> **Text block**:
[start]

Inherent cyclicality of cotton price and crop levels drives performance of players operating in the spinning sector. Historically, margins and financial performance of players have depicted seasonality. Moreover, competitive intensity is high due to commoditized nature of the product. Comfort is drawn from GTML’s product diversity (produces both cotton and blended yarn) and presence across a wide count range. However, as with other local producers in the spinning sector, reliance on China as the major export market translates into country concentration risk. Imposition of duties ranging from 10-25% on Chinese textile exports to USA is expected to impact yarn exports from Pakistan to China.

[end]

> **Provided data**:
[start]

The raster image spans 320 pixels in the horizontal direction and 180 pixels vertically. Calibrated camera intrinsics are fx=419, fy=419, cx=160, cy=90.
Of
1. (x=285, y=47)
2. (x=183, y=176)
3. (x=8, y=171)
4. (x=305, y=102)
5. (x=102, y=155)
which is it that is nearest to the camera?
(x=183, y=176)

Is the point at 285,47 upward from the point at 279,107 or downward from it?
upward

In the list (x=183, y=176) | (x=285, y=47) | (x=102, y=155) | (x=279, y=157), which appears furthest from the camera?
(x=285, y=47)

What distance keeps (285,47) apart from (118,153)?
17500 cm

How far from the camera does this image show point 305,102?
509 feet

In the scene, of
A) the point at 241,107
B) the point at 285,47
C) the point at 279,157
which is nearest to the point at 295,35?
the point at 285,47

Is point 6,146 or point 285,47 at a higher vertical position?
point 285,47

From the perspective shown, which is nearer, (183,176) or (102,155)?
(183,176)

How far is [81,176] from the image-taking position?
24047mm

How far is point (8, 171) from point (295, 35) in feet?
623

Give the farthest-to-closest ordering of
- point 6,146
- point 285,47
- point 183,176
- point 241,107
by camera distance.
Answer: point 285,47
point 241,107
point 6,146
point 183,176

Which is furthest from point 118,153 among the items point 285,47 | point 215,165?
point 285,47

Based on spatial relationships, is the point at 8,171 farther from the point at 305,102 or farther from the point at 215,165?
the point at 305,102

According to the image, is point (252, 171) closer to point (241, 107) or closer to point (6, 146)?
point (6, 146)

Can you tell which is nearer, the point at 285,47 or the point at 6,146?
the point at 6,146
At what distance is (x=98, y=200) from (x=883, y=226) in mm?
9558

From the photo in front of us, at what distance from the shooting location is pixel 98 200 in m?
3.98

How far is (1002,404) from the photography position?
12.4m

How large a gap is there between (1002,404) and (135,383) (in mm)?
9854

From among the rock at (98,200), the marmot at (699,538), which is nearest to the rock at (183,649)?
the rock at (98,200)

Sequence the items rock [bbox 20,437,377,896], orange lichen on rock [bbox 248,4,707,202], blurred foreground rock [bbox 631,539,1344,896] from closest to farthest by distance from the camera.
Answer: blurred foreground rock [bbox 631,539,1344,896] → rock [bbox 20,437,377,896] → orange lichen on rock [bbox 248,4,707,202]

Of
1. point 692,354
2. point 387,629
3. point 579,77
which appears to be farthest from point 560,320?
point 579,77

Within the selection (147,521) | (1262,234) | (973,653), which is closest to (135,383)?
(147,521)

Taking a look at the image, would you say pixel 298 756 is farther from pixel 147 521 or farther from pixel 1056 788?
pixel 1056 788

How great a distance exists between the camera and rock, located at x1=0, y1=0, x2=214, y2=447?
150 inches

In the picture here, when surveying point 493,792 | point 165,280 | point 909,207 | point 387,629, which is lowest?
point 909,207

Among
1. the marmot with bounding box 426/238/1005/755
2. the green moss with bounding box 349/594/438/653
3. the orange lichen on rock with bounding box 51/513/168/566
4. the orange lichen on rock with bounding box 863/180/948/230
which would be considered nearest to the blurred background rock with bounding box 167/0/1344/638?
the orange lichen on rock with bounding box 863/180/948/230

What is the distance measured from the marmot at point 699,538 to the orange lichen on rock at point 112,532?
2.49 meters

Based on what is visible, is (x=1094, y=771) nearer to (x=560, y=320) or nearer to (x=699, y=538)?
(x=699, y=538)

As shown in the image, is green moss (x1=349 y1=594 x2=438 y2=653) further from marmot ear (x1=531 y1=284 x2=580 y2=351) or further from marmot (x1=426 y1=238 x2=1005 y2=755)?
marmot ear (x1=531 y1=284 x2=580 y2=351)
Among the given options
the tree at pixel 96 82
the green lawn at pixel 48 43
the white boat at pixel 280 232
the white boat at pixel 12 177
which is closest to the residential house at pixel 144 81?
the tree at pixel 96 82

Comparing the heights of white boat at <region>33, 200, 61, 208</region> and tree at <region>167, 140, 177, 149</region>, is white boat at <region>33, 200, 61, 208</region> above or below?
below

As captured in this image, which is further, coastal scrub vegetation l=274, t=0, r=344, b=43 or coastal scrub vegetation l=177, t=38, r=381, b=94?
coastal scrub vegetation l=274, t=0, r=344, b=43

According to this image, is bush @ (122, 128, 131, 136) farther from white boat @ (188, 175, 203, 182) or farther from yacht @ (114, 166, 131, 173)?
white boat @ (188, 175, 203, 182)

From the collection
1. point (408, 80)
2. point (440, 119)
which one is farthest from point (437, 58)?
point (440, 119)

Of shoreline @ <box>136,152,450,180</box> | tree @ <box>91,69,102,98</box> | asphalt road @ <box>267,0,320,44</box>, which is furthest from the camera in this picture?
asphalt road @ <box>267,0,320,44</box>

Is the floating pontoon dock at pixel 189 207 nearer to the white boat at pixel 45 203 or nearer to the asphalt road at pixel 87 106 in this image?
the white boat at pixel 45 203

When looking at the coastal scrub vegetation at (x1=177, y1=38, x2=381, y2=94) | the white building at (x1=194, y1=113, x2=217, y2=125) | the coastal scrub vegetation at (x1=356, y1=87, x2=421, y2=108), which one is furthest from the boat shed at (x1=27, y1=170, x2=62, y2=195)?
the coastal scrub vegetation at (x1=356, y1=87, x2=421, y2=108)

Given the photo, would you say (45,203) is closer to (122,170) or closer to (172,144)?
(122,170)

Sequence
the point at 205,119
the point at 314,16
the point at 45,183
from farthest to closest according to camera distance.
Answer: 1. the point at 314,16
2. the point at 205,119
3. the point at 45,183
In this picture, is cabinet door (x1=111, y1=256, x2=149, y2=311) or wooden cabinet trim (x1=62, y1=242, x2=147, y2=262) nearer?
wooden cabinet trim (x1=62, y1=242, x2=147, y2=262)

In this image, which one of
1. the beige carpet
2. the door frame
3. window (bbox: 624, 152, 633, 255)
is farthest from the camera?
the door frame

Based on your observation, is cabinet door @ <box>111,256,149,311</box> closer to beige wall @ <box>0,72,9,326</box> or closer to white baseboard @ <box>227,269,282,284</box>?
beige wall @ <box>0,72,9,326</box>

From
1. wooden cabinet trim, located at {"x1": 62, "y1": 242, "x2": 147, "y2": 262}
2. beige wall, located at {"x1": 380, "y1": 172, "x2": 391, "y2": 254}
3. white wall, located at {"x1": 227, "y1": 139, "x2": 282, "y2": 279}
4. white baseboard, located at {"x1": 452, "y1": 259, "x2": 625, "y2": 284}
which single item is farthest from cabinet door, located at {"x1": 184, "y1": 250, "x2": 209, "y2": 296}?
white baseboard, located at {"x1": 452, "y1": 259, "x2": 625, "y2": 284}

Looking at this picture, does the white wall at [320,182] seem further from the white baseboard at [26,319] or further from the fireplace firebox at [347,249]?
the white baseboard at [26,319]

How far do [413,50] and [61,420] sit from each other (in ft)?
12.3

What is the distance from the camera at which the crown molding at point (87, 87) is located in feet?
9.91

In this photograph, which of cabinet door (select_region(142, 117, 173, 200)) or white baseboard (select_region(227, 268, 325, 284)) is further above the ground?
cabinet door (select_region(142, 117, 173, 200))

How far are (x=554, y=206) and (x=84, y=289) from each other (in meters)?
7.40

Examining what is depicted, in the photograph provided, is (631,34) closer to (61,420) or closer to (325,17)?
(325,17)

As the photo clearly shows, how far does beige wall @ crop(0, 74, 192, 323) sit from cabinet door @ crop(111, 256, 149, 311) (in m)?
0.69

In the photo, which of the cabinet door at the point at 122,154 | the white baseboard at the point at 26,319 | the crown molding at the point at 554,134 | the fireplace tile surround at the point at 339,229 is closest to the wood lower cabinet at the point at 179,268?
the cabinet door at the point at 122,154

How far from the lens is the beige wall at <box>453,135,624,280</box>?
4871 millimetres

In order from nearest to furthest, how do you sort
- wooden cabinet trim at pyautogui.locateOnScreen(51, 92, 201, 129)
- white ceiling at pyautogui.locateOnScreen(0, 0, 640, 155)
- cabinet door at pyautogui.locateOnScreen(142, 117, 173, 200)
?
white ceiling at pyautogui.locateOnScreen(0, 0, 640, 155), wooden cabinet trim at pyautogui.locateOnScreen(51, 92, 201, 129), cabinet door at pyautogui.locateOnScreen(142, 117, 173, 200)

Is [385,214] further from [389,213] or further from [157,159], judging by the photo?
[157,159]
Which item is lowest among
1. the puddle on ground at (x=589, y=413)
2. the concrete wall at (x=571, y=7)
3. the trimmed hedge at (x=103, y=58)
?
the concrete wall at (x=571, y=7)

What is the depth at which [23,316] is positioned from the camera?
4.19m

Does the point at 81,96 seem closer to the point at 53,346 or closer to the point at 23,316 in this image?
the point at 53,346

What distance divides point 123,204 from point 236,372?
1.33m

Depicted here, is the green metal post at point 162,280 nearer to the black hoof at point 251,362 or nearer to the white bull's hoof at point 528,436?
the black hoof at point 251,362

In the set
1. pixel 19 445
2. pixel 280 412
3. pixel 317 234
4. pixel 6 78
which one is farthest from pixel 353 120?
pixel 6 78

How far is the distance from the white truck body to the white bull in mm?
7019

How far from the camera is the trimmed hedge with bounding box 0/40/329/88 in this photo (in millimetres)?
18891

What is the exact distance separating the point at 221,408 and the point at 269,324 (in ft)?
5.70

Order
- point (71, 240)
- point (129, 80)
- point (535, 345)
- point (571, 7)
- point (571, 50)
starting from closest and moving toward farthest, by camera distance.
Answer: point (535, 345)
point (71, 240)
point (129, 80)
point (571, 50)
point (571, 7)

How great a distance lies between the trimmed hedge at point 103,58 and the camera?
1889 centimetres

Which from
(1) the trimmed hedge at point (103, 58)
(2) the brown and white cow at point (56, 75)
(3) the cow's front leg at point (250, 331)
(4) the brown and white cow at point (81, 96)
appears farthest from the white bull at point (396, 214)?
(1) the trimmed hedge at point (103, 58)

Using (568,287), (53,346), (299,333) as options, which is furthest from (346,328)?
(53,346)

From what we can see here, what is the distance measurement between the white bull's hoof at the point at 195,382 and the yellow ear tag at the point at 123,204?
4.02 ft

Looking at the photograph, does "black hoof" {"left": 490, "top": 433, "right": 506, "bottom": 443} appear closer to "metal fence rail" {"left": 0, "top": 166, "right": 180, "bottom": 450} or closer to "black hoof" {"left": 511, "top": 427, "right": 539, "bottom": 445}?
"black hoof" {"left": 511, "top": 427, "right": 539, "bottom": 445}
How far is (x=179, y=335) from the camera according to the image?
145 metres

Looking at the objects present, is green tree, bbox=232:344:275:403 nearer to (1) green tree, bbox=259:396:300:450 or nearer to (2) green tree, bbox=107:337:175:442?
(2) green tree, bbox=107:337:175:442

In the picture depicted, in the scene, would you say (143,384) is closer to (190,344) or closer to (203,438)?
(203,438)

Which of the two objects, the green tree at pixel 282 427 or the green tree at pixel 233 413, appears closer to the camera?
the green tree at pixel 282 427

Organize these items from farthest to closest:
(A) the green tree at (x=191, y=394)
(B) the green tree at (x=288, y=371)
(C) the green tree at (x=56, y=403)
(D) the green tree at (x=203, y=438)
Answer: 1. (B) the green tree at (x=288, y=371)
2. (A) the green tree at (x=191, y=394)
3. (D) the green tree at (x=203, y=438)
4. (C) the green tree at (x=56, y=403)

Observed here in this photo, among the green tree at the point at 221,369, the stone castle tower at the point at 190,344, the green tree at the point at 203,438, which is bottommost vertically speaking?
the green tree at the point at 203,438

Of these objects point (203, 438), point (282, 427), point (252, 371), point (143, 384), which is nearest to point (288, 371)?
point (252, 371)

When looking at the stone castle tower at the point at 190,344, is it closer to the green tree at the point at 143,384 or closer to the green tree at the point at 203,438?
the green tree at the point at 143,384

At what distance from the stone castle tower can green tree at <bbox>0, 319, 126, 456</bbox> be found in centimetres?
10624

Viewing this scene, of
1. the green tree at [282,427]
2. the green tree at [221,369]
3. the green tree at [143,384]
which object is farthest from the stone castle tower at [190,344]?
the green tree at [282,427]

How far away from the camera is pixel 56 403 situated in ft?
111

[end]

> **What this exercise asks**:
a. Set out the entries as a numbered list without blank lines, beginning at the line that contains "Which of the two" and ending with the last line of the entries.
b. Carry the passage on the spinning sector forward from its final sentence.
The passage on the spinning sector and the entries come from unrelated sources.

> **The answers**:
a.
1. Which of the two objects, the green tree at pixel 282 427 or the green tree at pixel 233 413, appears closer to the camera?
2. the green tree at pixel 282 427
3. Organize these items from farthest to closest:
4. (A) the green tree at (x=191, y=394)
5. (B) the green tree at (x=288, y=371)
6. (C) the green tree at (x=56, y=403)
7. (D) the green tree at (x=203, y=438)
8. Answer: 1. (B) the green tree at (x=288, y=371)
9. 2. (A) the green tree at (x=191, y=394)
10. 3. (D) the green tree at (x=203, y=438)
11. 4. (C) the green tree at (x=56, y=403)
12. Observed here in this photo, among the green tree at the point at 221,369, the stone castle tower at the point at 190,344, the green tree at the point at 203,438, which is bottommost vertically speaking?
13. the green tree at the point at 203,438
14. Of these objects point (203, 438), point (282, 427), point (252, 371), point (143, 384), which is nearest to point (288, 371)?
15. point (252, 371)
16. When looking at the stone castle tower at the point at 190,344, is it closer to the green tree at the point at 143,384 or closer to the green tree at the point at 203,438?
17. the green tree at the point at 143,384
18. At what distance from the stone castle tower can green tree at <bbox>0, 319, 126, 456</bbox> be found in centimetres?
19. 10624
20. Viewing this scene, of
21. 1. the green tree at [282,427]
22. 2. the green tree at [221,369]
23. 3. the green tree at [143,384]
24. which object is farthest from the stone castle tower at [190,344]?
25. the green tree at [282,427]
26. How far away from the camera is pixel 56 403 situated in ft?
27. 111

b.
Net sales of the company have increased at a Compound Annual Growth Rate (CAGR) of 8.3% over the past five fiscal years (FY14-18). Gross margins have witnessed improvement on the back of shift in fuel mix towards cheaper natural gas from furnace oil, strategic procurement of local and imported cotton and BMR activities. JCR-VIS expects increasing trend in cotton prices and efficiency gains to support margins & profitability. However, increase in finance cost, higher cost of doing business (due to increase in projected inflation) and growth in cost of production due to existing proportion of imported cotton in production mix would be countervailing factors. Profitability profile is supported by returns from strategic investments in ICI Pakistan Limited, Lucky Holdings Limited and Yunus Energy Limited. Furthermore, GTML has notified Securities & Exchange Commission of Pakistan and Pakistan Stock Exchange regarding shareholders’ approval for investment in various power projects, which may further diversify the company’s asset base in future.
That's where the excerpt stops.